En esos momentos la impresión era que todos saldrían (saldríamos) perdiendo. La NBA anunciaba su acuerdo con la FIBA tras ser rechazado su planteamiento por la Euroliga y los posteriores intentos de acercamiento tampoco fructificaron. Nos dirigíamos una vez más al desastre, pero en esas llegó el mes de enero y, tras ver a todos queriendo demostrar su fuerza –la Euroliga llegó a amenazar con ir a los tribunales–, todo cambió con la salida de Paulius Motiejunas y la llegada de Chus Bueno como CEO de la que es en el presente máxima competición continental.
Del tira y afloja, del pulso por ver quién sobrevivía, pasamos al gran diálogo. Chus Bueno, con pasado en las oficinas de la NBA, cayó como agua de mayo para una NBA que rápidamente le reconoció como una persona con la que dialogar y avanzar. La FIBA no puso objeciones y, por primera vez en demasiado tiempo, todos entendieron que quieren desembocar al mismo lugar aunque hayan elegido rutas diferentes.

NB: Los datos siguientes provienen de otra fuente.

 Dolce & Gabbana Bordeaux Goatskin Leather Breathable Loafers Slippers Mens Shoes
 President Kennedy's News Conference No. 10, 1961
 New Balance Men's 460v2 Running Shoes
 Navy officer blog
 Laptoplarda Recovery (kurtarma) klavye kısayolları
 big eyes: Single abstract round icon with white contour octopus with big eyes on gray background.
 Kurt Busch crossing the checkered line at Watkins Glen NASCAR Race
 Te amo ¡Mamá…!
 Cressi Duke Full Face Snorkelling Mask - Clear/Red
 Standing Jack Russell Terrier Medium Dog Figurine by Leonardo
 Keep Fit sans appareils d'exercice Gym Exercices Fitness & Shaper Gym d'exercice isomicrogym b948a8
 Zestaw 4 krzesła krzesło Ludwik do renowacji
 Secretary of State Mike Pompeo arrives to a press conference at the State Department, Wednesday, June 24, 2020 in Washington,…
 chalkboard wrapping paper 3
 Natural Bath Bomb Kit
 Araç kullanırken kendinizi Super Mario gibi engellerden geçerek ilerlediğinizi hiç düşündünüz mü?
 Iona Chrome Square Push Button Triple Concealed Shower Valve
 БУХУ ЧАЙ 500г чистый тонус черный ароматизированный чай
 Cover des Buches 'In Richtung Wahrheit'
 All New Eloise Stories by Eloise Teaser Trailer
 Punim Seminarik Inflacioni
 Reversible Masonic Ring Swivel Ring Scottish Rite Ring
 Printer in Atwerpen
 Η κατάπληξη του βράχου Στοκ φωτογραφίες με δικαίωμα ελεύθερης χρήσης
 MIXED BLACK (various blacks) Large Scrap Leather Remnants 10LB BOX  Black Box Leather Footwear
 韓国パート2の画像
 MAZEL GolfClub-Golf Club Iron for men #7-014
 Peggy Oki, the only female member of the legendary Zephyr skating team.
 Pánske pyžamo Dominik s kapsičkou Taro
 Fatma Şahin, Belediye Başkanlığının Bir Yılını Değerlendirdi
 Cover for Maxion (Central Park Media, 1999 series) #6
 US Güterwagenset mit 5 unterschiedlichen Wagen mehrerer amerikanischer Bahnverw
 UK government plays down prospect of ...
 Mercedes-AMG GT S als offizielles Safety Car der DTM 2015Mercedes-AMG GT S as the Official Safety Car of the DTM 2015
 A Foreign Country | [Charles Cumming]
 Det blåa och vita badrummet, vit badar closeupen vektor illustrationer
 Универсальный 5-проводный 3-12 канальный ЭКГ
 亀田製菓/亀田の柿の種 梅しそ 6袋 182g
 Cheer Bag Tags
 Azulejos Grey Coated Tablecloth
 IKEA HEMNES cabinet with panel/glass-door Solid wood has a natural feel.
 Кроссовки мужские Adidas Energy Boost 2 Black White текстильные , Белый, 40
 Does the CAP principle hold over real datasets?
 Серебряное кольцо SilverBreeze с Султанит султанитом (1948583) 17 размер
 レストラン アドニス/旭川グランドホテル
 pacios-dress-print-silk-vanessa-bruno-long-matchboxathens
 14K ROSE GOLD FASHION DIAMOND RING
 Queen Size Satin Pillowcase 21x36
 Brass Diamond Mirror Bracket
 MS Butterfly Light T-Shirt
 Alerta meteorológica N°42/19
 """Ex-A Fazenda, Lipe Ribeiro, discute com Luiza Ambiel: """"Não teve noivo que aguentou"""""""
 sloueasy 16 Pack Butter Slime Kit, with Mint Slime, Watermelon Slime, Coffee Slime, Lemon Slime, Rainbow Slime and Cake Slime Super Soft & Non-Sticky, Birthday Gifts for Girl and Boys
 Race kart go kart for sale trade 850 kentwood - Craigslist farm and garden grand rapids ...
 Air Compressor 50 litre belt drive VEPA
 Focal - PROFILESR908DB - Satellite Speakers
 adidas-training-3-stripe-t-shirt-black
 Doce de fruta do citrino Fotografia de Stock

Una meta marcada, pero con piedras en el camino
La FIBA es el punto central. No es quizás el organismo con más fuerza –sin duda es la NBA– ni el que tiene a los clubes de su lado –es la Euroliga en su mayoría–, pero sí el que debe dar equilibrio a la nueva competición. Número de equipos, cuántos serán fijos, dinero a poner sobre la mesa para participar, quiénes serán los inversores, el papel de las competiciones domésticas... Queda mucha tela por cortar de cara a tener finalmente el producto, pero para llegar a ello, para tener algo sobre lo que cimentar un futuro exitoso del baloncesto europeo, lo primero era querer (y se está queriendo).
¿Puede saltar otra vez todo por los aires? Existe ese riesgo, claro, pero pocas cosas se consiguen sin atreverse y, en este caso, el premio puede ser tan grande que merece la pena creer y apostar por ello. Porque sí, es una apuesta en la que Adam Silver ha ido de cara al asegurar a los interesados que hoy toca subirse al barco para recoger los beneficios a medio o más bien a largo plazo. Pero es que no hay otro camino y todas las partes lo han entendido para pasar por el aro. Ya lo hemos dicho un par de veces: aquí paz y después gloria.